Abstract

It stands to reason that a fetus, as it nears completion, needs a passage to the outer world that is commensurate with its size exactly at the time of parturition. The discrepancy between the pelvic canal and the fetus in most mammals is so large and the pelvis so rigid that a special mechanism must exist which corrects this discrepancy if a species is to persist. Here is one of the few examples where biology has to submit to reason. The birth canal cannot be opened during gestation because of the danger of premature fetal loss, and at the end of gestation the opening of the canal must be coordinated with a dramatic over-all shift of the endocrine balance which causes potentially damaging uterine contractions.
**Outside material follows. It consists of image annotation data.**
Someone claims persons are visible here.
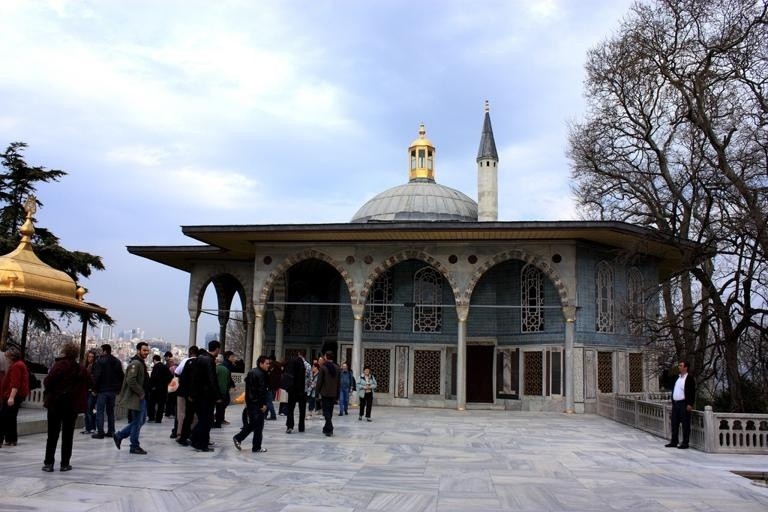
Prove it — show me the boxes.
[662,359,696,448]
[356,367,377,422]
[1,340,29,447]
[233,347,356,452]
[42,341,91,471]
[80,340,245,455]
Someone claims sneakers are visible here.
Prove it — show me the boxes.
[43,464,54,472]
[81,429,147,455]
[230,437,242,450]
[255,448,267,452]
[169,430,215,451]
[60,464,72,471]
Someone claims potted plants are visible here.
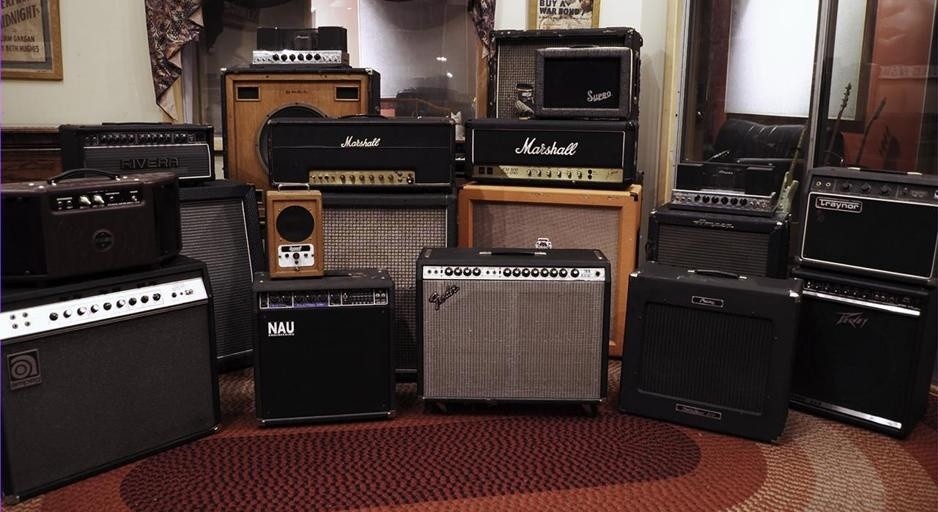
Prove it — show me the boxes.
[526,0,604,32]
[2,1,66,84]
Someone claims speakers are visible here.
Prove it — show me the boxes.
[265,190,326,280]
[59,121,217,185]
[619,158,799,443]
[322,191,457,384]
[785,160,937,438]
[1,127,64,181]
[178,176,266,370]
[253,268,398,429]
[219,66,382,188]
[0,165,183,290]
[2,252,222,508]
[266,114,457,191]
[415,241,612,407]
[459,45,642,361]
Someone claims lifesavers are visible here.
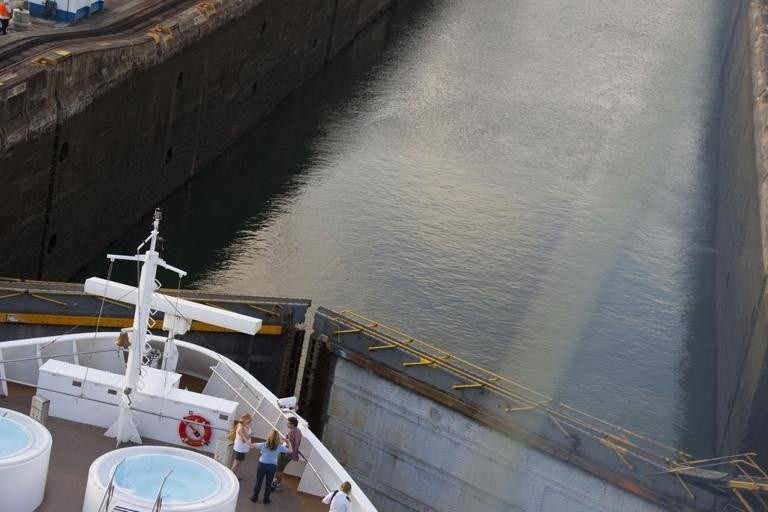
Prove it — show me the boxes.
[180,415,212,447]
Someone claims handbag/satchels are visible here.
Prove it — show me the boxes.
[227,424,237,441]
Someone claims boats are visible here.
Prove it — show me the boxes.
[0,204,380,511]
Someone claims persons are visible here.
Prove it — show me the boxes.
[238,429,294,505]
[271,417,303,491]
[320,481,353,512]
[230,413,255,480]
[0,0,13,35]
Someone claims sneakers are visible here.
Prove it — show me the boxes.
[271,481,277,488]
[274,484,281,491]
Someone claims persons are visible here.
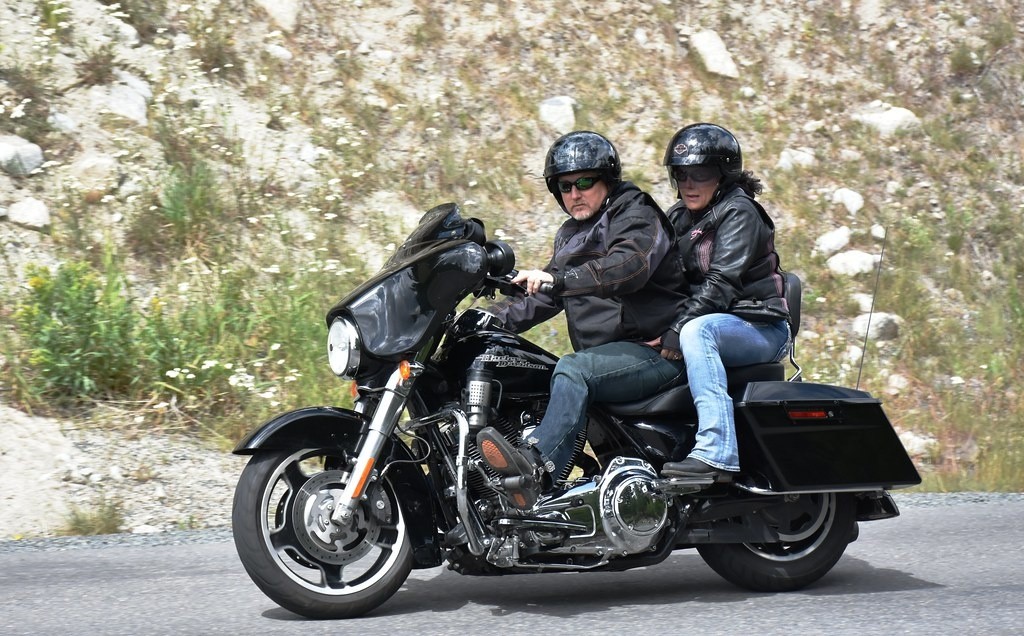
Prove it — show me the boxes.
[477,131,691,510]
[659,123,793,484]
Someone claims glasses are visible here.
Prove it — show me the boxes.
[555,176,602,193]
[672,169,719,182]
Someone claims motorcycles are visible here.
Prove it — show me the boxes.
[230,202,924,622]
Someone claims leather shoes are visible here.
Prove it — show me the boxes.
[478,427,549,509]
[662,458,732,483]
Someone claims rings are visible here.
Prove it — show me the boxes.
[674,354,678,359]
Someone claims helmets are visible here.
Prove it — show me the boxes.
[543,130,622,216]
[663,123,742,178]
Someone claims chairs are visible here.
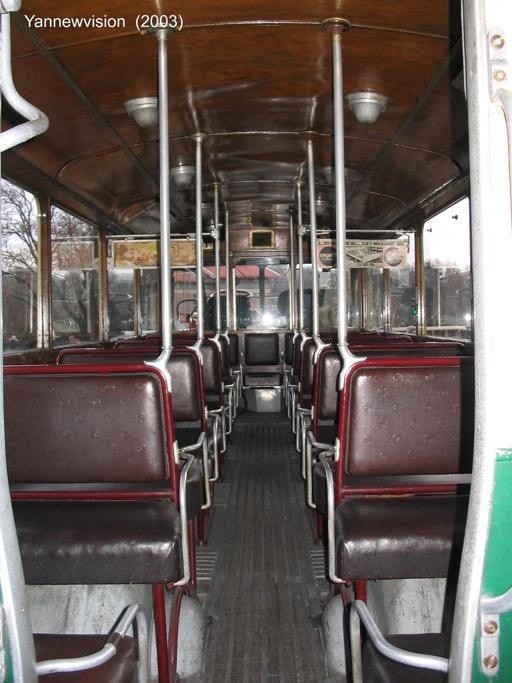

This set of circumstances is well known to endocrinologists and explains Hisaw’s experiments with pregnant guinea pig serum. Only a hormone could cause such a change, and most hormones travel from the gland of origin to the site of action by the blood stream. Serum from pregnant animals with relaxed symphyseal joints was a plausible place to search for this factor. Once virgin guinea pigs had been treated with estrogen they responded to the pregnancy serum by significant widening of the symphysis pubis.1 This was a momentous discovery albeit overshadowed by the discovery of insulin, the pancreatic disulfide homologue of relaxin, at about the same time. Insulin took center stage at once because it saved lives and relaxin fell by the wayside because humans had developed a surgical procedure to overcome the problems of pelvic insufficiency. Nonetheless, relaxin researchers had an inkling that insulin and relaxin had something in common (Fig. 2.1). A condensed pictorial summary of both factors as they evolved through their stages of discovery is shown in Figure 2.2.